On Mon, Aug 5, 2013 at 8:18 PM, David Jeske <[email protected]> wrote:

> On Mon, Aug 5, 2013 at 5:30 PM, Jonathan S. Shapiro <[email protected]>wrote:
>
>> It is not. "ref" is merely "pass by reference". It makes no contract
>> about escape. Three obvious counter examples:
>>
>> static T escape1(ref T arg) { return arg; }
>>
> static void escape2(ref X arg, T t) { arg.t = t }
>> static void escape2(ref X arg, ref T t) { arg.t = t }
>>
>
> All of these are creating copies of t, they don't allow the reference to
> escape.
>

None of these are making copies of t. They are all making copied of the *
reference* to T. That is: the pointer to the object. If by-reference
parameters were borrowed pointers, that is the object reference that must
not escape.

In a borrowed pointer, it's not that the *binding* must not escape. It's
that the *object reference value* must not escape. So if C# had borrowed
pointers, the following would both be illegal:

static T notlegal1(borrowed T t) { return t; } // not legal - value of t
escapes
static void notlegal2(ref X arg, borrowed T t) { arg.t = t; } // not legal
- value of t escapes


> Are you trying to forbid the values from escaping too, like Rust owned
> pointers?
>

If Rust borrowed pointers do not prohibit escape, then they do not
guarantee many of the safety properties that your description has assumed.
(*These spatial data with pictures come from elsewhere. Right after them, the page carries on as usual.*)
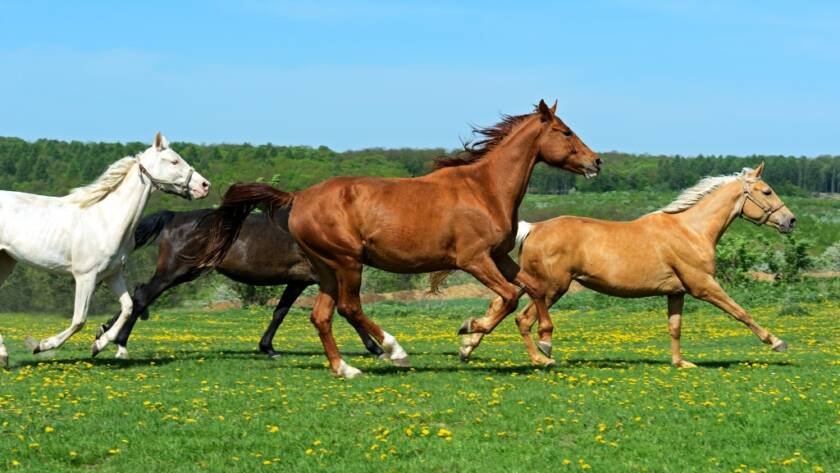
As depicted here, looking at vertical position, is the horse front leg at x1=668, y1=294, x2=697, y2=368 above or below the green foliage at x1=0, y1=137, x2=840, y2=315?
above

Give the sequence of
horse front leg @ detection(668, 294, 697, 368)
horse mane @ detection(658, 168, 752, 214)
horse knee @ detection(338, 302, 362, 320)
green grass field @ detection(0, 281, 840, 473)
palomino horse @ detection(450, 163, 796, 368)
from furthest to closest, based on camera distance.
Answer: horse mane @ detection(658, 168, 752, 214), palomino horse @ detection(450, 163, 796, 368), horse front leg @ detection(668, 294, 697, 368), horse knee @ detection(338, 302, 362, 320), green grass field @ detection(0, 281, 840, 473)

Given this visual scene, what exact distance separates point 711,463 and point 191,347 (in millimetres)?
11502

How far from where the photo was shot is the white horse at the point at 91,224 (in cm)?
1374

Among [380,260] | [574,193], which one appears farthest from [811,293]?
[574,193]

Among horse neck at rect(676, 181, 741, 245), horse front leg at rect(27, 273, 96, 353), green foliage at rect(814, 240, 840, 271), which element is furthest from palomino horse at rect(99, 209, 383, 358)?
green foliage at rect(814, 240, 840, 271)

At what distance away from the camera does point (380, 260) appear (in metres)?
13.3

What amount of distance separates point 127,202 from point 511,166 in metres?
4.85

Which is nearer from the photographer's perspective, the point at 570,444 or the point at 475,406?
the point at 570,444

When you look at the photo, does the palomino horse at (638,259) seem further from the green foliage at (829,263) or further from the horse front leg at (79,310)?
the green foliage at (829,263)

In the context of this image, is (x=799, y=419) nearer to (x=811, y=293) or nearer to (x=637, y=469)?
(x=637, y=469)

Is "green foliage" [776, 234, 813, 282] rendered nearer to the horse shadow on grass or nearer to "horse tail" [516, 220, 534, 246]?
the horse shadow on grass

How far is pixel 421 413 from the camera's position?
10.4 meters

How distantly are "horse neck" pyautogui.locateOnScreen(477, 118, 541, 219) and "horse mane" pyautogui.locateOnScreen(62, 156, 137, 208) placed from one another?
15.0 ft

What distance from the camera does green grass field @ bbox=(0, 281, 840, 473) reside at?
28.9 feet
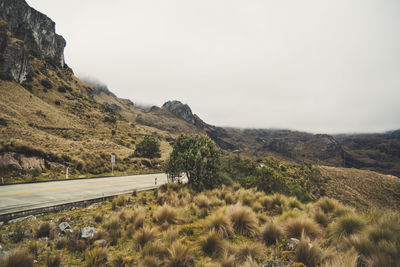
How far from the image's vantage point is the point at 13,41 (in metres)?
61.0

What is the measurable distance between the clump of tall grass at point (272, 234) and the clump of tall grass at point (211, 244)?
139 cm

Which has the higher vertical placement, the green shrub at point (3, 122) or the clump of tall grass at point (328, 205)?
the green shrub at point (3, 122)

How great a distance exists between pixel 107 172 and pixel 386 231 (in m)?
26.1

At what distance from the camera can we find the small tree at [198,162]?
12703 mm

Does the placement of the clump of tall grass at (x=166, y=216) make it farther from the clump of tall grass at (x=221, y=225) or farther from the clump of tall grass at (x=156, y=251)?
the clump of tall grass at (x=156, y=251)

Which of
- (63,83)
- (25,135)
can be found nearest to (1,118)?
(25,135)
> Wouldn't you have to forbid the values from even being accessed to prevent
> their escape?
>

No, that restriction is not necessary at all. You really need to go read
the Tofte paper.


> I thought the whole idea of borrowed pointers was that they are not
> involved in GC tracing and lifetime, because they are only allowed when
> someone else guarantees liveliness for the box. "ref" meets this
> definition.
>

That's only part of the story. The other half of the story is that borrowed
pointers must not escape. For example: borrowed pointers are exempt from
reference counting. If they can escape, then you can't permit a unique
pointer or an ARC pointer to be passed as an actual parameter where the
formal parameter is a borrowed pointer.